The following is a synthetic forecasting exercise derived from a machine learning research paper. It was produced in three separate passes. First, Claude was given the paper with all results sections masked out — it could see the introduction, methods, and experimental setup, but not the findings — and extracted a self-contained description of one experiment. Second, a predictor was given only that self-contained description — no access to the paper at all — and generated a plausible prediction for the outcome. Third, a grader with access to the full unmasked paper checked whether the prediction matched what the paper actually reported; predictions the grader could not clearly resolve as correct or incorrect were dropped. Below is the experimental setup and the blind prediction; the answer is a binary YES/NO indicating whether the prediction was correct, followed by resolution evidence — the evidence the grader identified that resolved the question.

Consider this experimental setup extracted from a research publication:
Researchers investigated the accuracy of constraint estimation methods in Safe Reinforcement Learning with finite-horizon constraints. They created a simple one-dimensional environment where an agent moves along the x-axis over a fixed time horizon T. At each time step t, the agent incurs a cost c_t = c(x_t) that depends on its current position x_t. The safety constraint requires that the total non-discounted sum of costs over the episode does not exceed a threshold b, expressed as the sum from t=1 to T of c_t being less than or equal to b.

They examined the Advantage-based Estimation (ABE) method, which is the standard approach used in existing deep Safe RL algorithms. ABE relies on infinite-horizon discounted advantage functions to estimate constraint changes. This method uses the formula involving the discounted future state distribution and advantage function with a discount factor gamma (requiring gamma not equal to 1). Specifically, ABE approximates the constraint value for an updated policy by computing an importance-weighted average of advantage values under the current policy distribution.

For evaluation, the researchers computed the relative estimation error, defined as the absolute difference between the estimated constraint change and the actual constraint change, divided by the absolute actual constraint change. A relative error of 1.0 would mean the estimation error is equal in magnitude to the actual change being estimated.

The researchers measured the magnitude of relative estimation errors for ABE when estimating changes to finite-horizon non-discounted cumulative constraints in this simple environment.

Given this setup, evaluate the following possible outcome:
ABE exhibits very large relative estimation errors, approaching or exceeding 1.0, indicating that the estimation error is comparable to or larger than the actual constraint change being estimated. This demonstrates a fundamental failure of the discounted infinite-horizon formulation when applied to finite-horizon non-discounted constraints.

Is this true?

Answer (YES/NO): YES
==============================
** INSTRUCTIONS TO FOLLOW **
Every record above must be repeated word for word.

** SOLUTION BELOW **
The following is a synthetic forecasting exercise derived from a machine learning research paper. It was produced in three separate passes. First, Claude was given the paper with all results sections masked out — it could see the introduction, methods, and experimental setup, but not the findings — and extracted a self-contained description of one experiment. Second, a predictor was given only that self-contained description — no access to the paper at all — and generated a plausible prediction for the outcome. Third, a grader with access to the full unmasked paper checked whether the prediction matched what the paper actually reported; predictions the grader could not clearly resolve as correct or incorrect were dropped. Below is the experimental setup and the blind prediction; the answer is a binary YES/NO indicating whether the prediction was correct, followed by resolution evidence — the evidence the grader identified that resolved the question.

Consider this experimental setup extracted from a research publication:
Researchers investigated the accuracy of constraint estimation methods in Safe Reinforcement Learning with finite-horizon constraints. They created a simple one-dimensional environment where an agent moves along the x-axis over a fixed time horizon T. At each time step t, the agent incurs a cost c_t = c(x_t) that depends on its current position x_t. The safety constraint requires that the total non-discounted sum of costs over the episode does not exceed a threshold b, expressed as the sum from t=1 to T of c_t being less than or equal to b.

They examined the Advantage-based Estimation (ABE) method, which is the standard approach used in existing deep Safe RL algorithms. ABE relies on infinite-horizon discounted advantage functions to estimate constraint changes. This method uses the formula involving the discounted future state distribution and advantage function with a discount factor gamma (requiring gamma not equal to 1). Specifically, ABE approximates the constraint value for an updated policy by computing an importance-weighted average of advantage values under the current policy distribution.

For evaluation, the researchers computed the relative estimation error, defined as the absolute difference between the estimated constraint change and the actual constraint change, divided by the absolute actual constraint change. A relative error of 1.0 would mean the estimation error is equal in magnitude to the actual change being estimated.

The researchers measured the magnitude of relative estimation errors for ABE when estimating changes to finite-horizon non-discounted cumulative constraints in this simple environment.

Given this setup, evaluate the following possible outcome:
ABE exhibits very large relative estimation errors, approaching or exceeding 1.0, indicating that the estimation error is comparable to or larger than the actual constraint change being estimated. This demonstrates a fundamental failure of the discounted infinite-horizon formulation when applied to finite-horizon non-discounted constraints.

Is this true?

Answer (YES/NO): YES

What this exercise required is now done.